> _Stated task_
Extract each line of the data below that contains the string "point", treating uppercase and lowercase as distinct.

> _Record excerpts_
◆ ◆ ◆ ◆ ◆ ◆ ◆

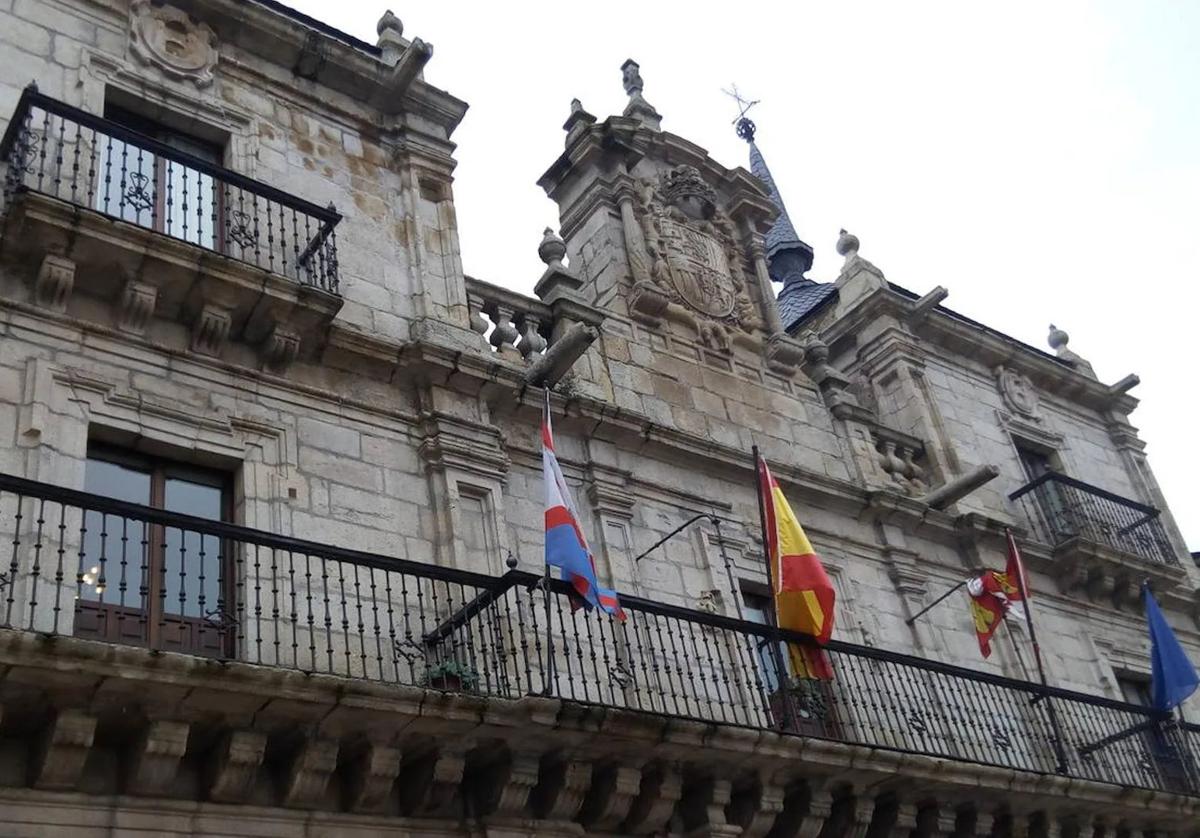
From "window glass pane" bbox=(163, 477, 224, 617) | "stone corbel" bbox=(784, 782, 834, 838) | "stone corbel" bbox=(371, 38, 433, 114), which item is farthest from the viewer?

◆ ◆ ◆ ◆ ◆ ◆ ◆

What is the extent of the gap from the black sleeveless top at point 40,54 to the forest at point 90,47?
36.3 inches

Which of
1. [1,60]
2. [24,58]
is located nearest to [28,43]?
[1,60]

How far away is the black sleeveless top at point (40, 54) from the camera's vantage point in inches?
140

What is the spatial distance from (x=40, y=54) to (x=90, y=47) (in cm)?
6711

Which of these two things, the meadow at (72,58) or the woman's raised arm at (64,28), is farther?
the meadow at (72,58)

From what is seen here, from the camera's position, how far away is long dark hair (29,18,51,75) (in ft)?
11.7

◆ ◆ ◆ ◆ ◆ ◆ ◆

> _Answer to this problem_
What is the extent of the gap from the black sleeveless top at point 40,54 to the forest at point 90,47?
How far away is the black sleeveless top at point (40, 54) from the camera's vantage point in inches?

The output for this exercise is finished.